CNNMoney.com's "Safe havens for risky times" says "safe-haven investments are growing more appealing to some analysts, who say the market has gotten ahead of itself and is due for a correction". The article includes a section on "Cash", saying "With the fed funds rate at 5.25 percent, it's fairly easy to find a high-yield savings account paying 5 percent, according to Peter Crane, president of Crane Data, a firm that tracks money market mutual funds and other cash investments.... [E]veryday investors looking to beef up their cash reserves will probably want to opt for money market mutual funds or bank savings accounts".

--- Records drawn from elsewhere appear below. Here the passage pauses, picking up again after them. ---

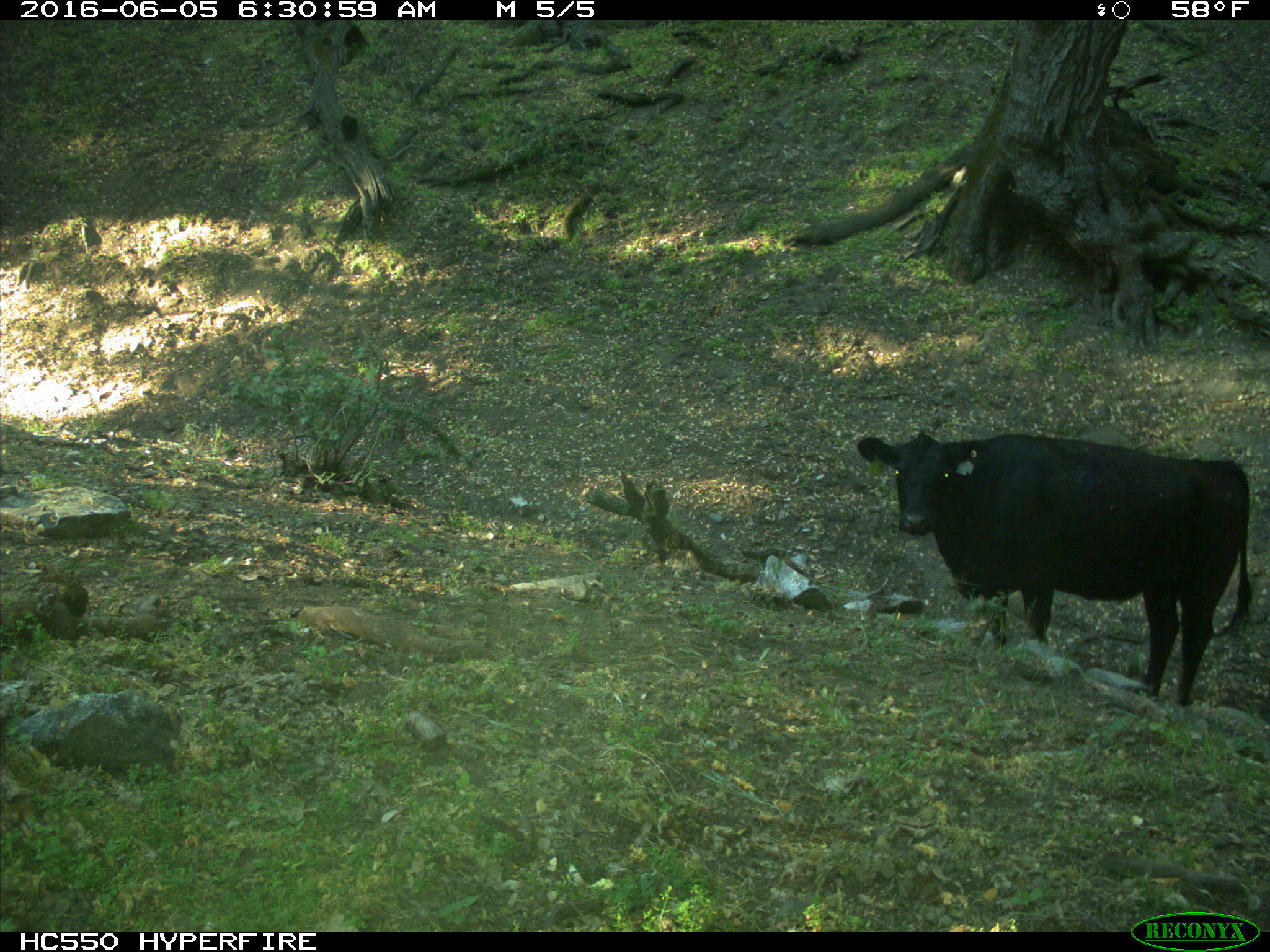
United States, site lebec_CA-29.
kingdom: Animalia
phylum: Chordata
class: Mammalia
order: Artiodactyla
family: Bovidae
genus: Bos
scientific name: Bos taurus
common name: domestic cow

Blog Cites Crane Data on Fidelity Cash Reserves Topping $100 Billion. Steve Syre's Boston Capital Blog writes "Fidelity money market fund tops $100 billion". The Boston Globe columnist says in a Friday post, "The largest mutual fund at Fidelity Investments doesn't invest in stock or bonds. Fidelity Cash Reserves, the giant money market fund, has been the company's biggest product for some time. Now, Peter Crane of Crane Data reports in this website post that Fidelity Cash Reserves has crossed the $100 billion threshold for assets under management.
"Cash Comeback" Segment on CNBC Closing Bell Interviews Peter Crane. CNBC's Closing Bell with Maria Bartiromo featured a segment entitled "Cash Comeback" with Peter Crane of Crane Data LLC touting the virtues of money markets and Ron Insana, now running a hedge fund (Insana Capital Partners) though still a contributing editor to CNBC, arguing against a large cash buildup. The segment notes the record $2.56 trillion level of money fund asssets and the attractiveness of 5% yields, and also discusses the low levels of cash held by stock funds. Click here to see the video!

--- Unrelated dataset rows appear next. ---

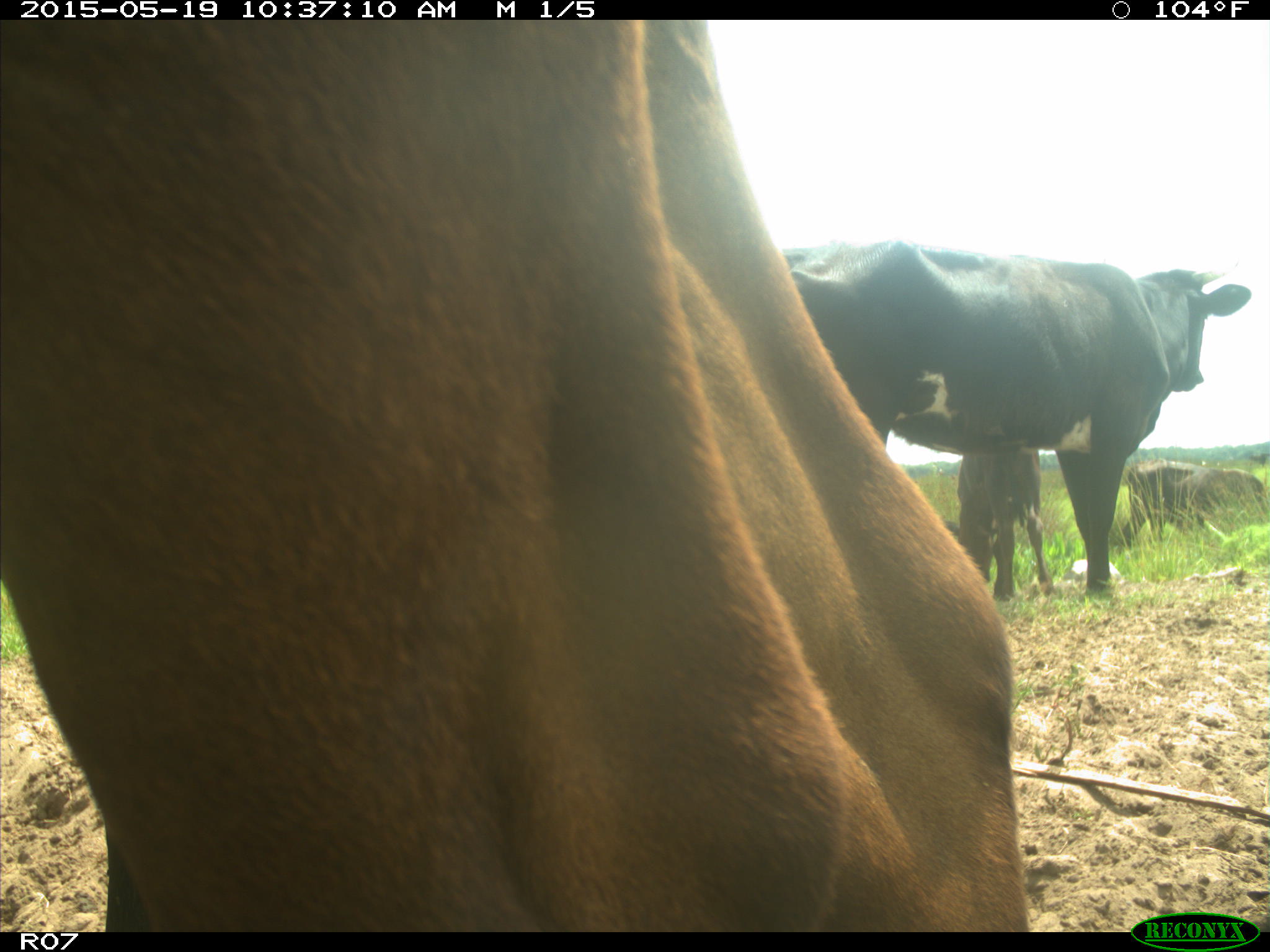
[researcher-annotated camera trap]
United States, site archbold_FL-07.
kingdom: Animalia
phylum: Chordata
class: Mammalia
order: Artiodactyla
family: Bovidae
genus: Bos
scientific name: Bos taurus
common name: domestic cow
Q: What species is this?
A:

"Why the Yield Curve Is Pointing to Cash" in Sunday's New York Times. This Paul Lim "Fundamentally" column, discusses the many reasons why cash and money market funds are attractive. The article also ran Friday in the International Herald Tribune (see yesterday's "Link of the Day") and Sunday in The Oregonian (among others). It quotes Crane Data's Peter Crane, saying the current flat-rate scenario is "the best possible environment to be in cash" since there's almost no "risk that short-term rates will fall through the floor". Lim's piece also cites the close to 3% real (after inflation) return on money funds, the attractiveness of 5% nominal "magic number" rates, and the growing risk of other asset classes moving down in lock-step.
Wall Street Journal Online's "Investments to Soothe a Worried Mind" advocates short-term investment options such as money funds and CDs in a Sunday article. Reporter Jane Kim writes, "Some popular categories of bond mutual funds, including intermediate-term bond funds, are showing negative returns over the past month.... That has prompted some investors to flee to shorter-term investments that fluctuate less in price. The article, which mentions TIAA-CREF Money Fund and Vanguard Prime Money Fund as top-yielders, also says, "Among the most stable and liquid of these [of short-term investments] are money-market funds, mutual funds which hold instruments like short-term Treasury securities and commercial paper. Total assets in money-market funds are at a record $2.54 trillion, up 19.6% over the past year, and the average yield for the 100 largest money funds is 4.98%, according to Crane Data, which tracks money funds".